Later, when I told my co-worker, Jenn, about it, she said, "Wow. That's amazing. She's a very, very powerful person to have in your corner. I bet something really good will come from that."

Sometimes, you don't know where the opportunities will come from. I was just trying to make that guy's script sound as good as I possibly could. I had no idea that it might lead to something else. Such is the way of the world.

And that's not the end of this weekend.

Saturday afternoon, I checked my email and saw that I was confirmed for an audition with the Neo-Futurists. And I have a lovely, smart, funny idea for my audition piece that I think just might bribe them into accepting me into their troupe. (I'll spill the beans for that plan, after it happen. Whether I get cast or not. But not until after the plan goes into effect! You'll see.)

I don't know why, but I feel like I am ready to work with them. Ready in a way that I never was, before now. No audition, until this audition, could've worked. (Or did.) More on that, later.

On Saturday night, Jenn was late for the play and although I saw and stood next to, but never spoke to, the "pretty-pretty, leggy-leggy" actress that she was trying to set me up with, Jenn and I journeyed up into Evanston and saw "Forgetting Sarah Marshall" together and I laughed until I cried. And then I laughed some more. It's an extraordinarily funny film. Smart, funny, pathetic, sexy, hilarious, and absolutely the best thing that I've seen in a long, long time.

(Big Points to my Co-worker for Suggesting the movie. It should also be noted that she paid for my ticket, as compensation for my hasty taxi-ride to the theater for a play that we didn't get to see. She bought back a nice chunk of good karma for herself for 9 dollars and 25 cents. She rocks.)

I left the movie feeling amazingly good and looking good for "pretty-pretty, leggy-leggy", although that didn't matter. And I was humming Belle and Sebastian's "Get Me Away From Here, I'm Dying" (because it's in the movie) and that's how I found myself at the corner of Montrose and Lawrence at midnight on a Saturday, feeling human and alive.

Today was good too. Stinger rehearsal was a bit of a downer because there was business to discuss and sometimes that doesn't go well. But later tonight, I had a pizza party with Don Hall and Jenn Ellison and we watched "Walk Hard" together and we all three laughed much, much more than we thought we would've. (I easily enjoyed "Walk Hard" three times more than I enjoyed "Anchorman", "Will Ferrel's Nascar Movie" or "Will Ferrel's Ice-Skating Movie" all rolled together.) Pics of the Pizza Pie Party will be posted on my blog shortly.

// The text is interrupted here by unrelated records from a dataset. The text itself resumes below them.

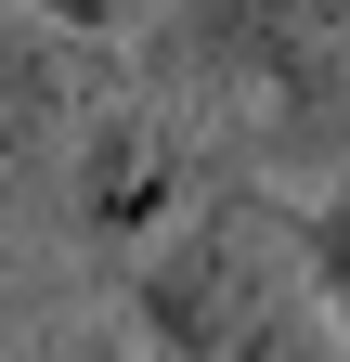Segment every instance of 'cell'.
Here are the masks:
<instances>
[{
	"mask_svg": "<svg viewBox=\"0 0 350 362\" xmlns=\"http://www.w3.org/2000/svg\"><path fill=\"white\" fill-rule=\"evenodd\" d=\"M286 233H298V272H312V298L350 324V181H312V194H286Z\"/></svg>",
	"mask_w": 350,
	"mask_h": 362,
	"instance_id": "obj_4",
	"label": "cell"
},
{
	"mask_svg": "<svg viewBox=\"0 0 350 362\" xmlns=\"http://www.w3.org/2000/svg\"><path fill=\"white\" fill-rule=\"evenodd\" d=\"M39 26H65V39H91V52H117V39H143L169 0H26Z\"/></svg>",
	"mask_w": 350,
	"mask_h": 362,
	"instance_id": "obj_5",
	"label": "cell"
},
{
	"mask_svg": "<svg viewBox=\"0 0 350 362\" xmlns=\"http://www.w3.org/2000/svg\"><path fill=\"white\" fill-rule=\"evenodd\" d=\"M104 104H117V65L91 39H65L39 13H0V194H39Z\"/></svg>",
	"mask_w": 350,
	"mask_h": 362,
	"instance_id": "obj_2",
	"label": "cell"
},
{
	"mask_svg": "<svg viewBox=\"0 0 350 362\" xmlns=\"http://www.w3.org/2000/svg\"><path fill=\"white\" fill-rule=\"evenodd\" d=\"M208 168L195 156V129L169 117V104H104L91 129H78V156H65V194H78V220H91V233H182V207L208 194Z\"/></svg>",
	"mask_w": 350,
	"mask_h": 362,
	"instance_id": "obj_3",
	"label": "cell"
},
{
	"mask_svg": "<svg viewBox=\"0 0 350 362\" xmlns=\"http://www.w3.org/2000/svg\"><path fill=\"white\" fill-rule=\"evenodd\" d=\"M143 78L247 129V181H350V0H169Z\"/></svg>",
	"mask_w": 350,
	"mask_h": 362,
	"instance_id": "obj_1",
	"label": "cell"
},
{
	"mask_svg": "<svg viewBox=\"0 0 350 362\" xmlns=\"http://www.w3.org/2000/svg\"><path fill=\"white\" fill-rule=\"evenodd\" d=\"M91 362H130V349H91Z\"/></svg>",
	"mask_w": 350,
	"mask_h": 362,
	"instance_id": "obj_6",
	"label": "cell"
}]
</instances>
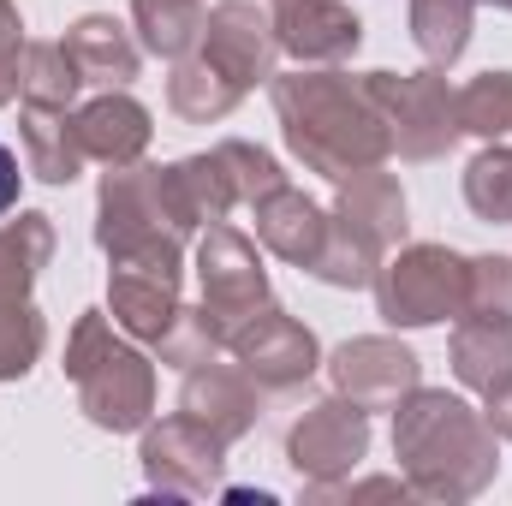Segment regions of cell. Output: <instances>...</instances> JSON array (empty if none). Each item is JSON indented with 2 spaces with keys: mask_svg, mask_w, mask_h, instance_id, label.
<instances>
[{
  "mask_svg": "<svg viewBox=\"0 0 512 506\" xmlns=\"http://www.w3.org/2000/svg\"><path fill=\"white\" fill-rule=\"evenodd\" d=\"M465 316L512 322V256H471V268H465Z\"/></svg>",
  "mask_w": 512,
  "mask_h": 506,
  "instance_id": "obj_34",
  "label": "cell"
},
{
  "mask_svg": "<svg viewBox=\"0 0 512 506\" xmlns=\"http://www.w3.org/2000/svg\"><path fill=\"white\" fill-rule=\"evenodd\" d=\"M382 256H387L382 245H370L358 227H346V221H334V215H328V245H322V256L310 262V274H316L322 286L358 292V286H370V280H376Z\"/></svg>",
  "mask_w": 512,
  "mask_h": 506,
  "instance_id": "obj_30",
  "label": "cell"
},
{
  "mask_svg": "<svg viewBox=\"0 0 512 506\" xmlns=\"http://www.w3.org/2000/svg\"><path fill=\"white\" fill-rule=\"evenodd\" d=\"M54 256V215L42 209H12L0 221V304H18L30 298V286L42 280Z\"/></svg>",
  "mask_w": 512,
  "mask_h": 506,
  "instance_id": "obj_22",
  "label": "cell"
},
{
  "mask_svg": "<svg viewBox=\"0 0 512 506\" xmlns=\"http://www.w3.org/2000/svg\"><path fill=\"white\" fill-rule=\"evenodd\" d=\"M197 233L179 221L173 197H167V167L126 161L102 173L96 191V245L108 256L149 251V245H191Z\"/></svg>",
  "mask_w": 512,
  "mask_h": 506,
  "instance_id": "obj_5",
  "label": "cell"
},
{
  "mask_svg": "<svg viewBox=\"0 0 512 506\" xmlns=\"http://www.w3.org/2000/svg\"><path fill=\"white\" fill-rule=\"evenodd\" d=\"M221 352H227V346H221V328L209 322L203 304H179L173 328L155 340V358H161L167 370H197V364H209V358H221Z\"/></svg>",
  "mask_w": 512,
  "mask_h": 506,
  "instance_id": "obj_32",
  "label": "cell"
},
{
  "mask_svg": "<svg viewBox=\"0 0 512 506\" xmlns=\"http://www.w3.org/2000/svg\"><path fill=\"white\" fill-rule=\"evenodd\" d=\"M465 209L489 227H512V149L507 143H483L465 161Z\"/></svg>",
  "mask_w": 512,
  "mask_h": 506,
  "instance_id": "obj_29",
  "label": "cell"
},
{
  "mask_svg": "<svg viewBox=\"0 0 512 506\" xmlns=\"http://www.w3.org/2000/svg\"><path fill=\"white\" fill-rule=\"evenodd\" d=\"M215 161L227 167V179H233V197L251 209L256 197H268L274 185H286V173H280V161L268 155V149H256L245 137H221L215 143Z\"/></svg>",
  "mask_w": 512,
  "mask_h": 506,
  "instance_id": "obj_33",
  "label": "cell"
},
{
  "mask_svg": "<svg viewBox=\"0 0 512 506\" xmlns=\"http://www.w3.org/2000/svg\"><path fill=\"white\" fill-rule=\"evenodd\" d=\"M60 370L78 387V411L108 435H131L155 417V364L131 346V334H120L108 310H84L72 322Z\"/></svg>",
  "mask_w": 512,
  "mask_h": 506,
  "instance_id": "obj_3",
  "label": "cell"
},
{
  "mask_svg": "<svg viewBox=\"0 0 512 506\" xmlns=\"http://www.w3.org/2000/svg\"><path fill=\"white\" fill-rule=\"evenodd\" d=\"M18 137H24V167L42 185H72L84 173V143L72 126V108H18Z\"/></svg>",
  "mask_w": 512,
  "mask_h": 506,
  "instance_id": "obj_20",
  "label": "cell"
},
{
  "mask_svg": "<svg viewBox=\"0 0 512 506\" xmlns=\"http://www.w3.org/2000/svg\"><path fill=\"white\" fill-rule=\"evenodd\" d=\"M18 66H24V18L18 0H0V108L18 102Z\"/></svg>",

And now, as I close off this particular blog post, all is good and right with the world. My computer is busily ripping CD's for my ipod, courtesy of the public library system. My dog is quietly snoring on the floor behind me. In his room, Joe is cuddled up with his new girlfriend, watching "Firefly" episodes on his computer. In honor of this important new person in his life, Joe's bedroom is clean and presentable for the first time in the 12 years that I've known him. He would move mountains (or alter a lifetime of bad habits) to keep a girl that loves him. Wouldn't we all?

Maggie has just woken up and nudged me, whining a little bit, she needs to go out back and "be a good dog". Which is fine. I need to end this blog entry now anyways. If I've been a little bit of a braggart in this entry, please forgive me. People that I barely knew, filled me up, to the brim with nice compliments and good feelings and I don't have the good sense not to share it with people. I don't think it does anyone any favors, though, to pretend like I didn't have an amazing weekend. Or keep it hidden to myself. I don't think that my good experiences dampens your own. Tell me about the good things that are going on in your world, on your blogs, and I will read about them and share them with you.

Such is the way that the world works, no?

2 comments:

Bran said...

I'm proud of you, totally unsurprised and proud.

blob bladewig said...

Of course it happened, Chris.
All of this should have happened years ago.
You are extremely talented.
Keep up the great work and positive attitude.
I hope you get the Neo-Futurists gig. I will be so jealous/proud.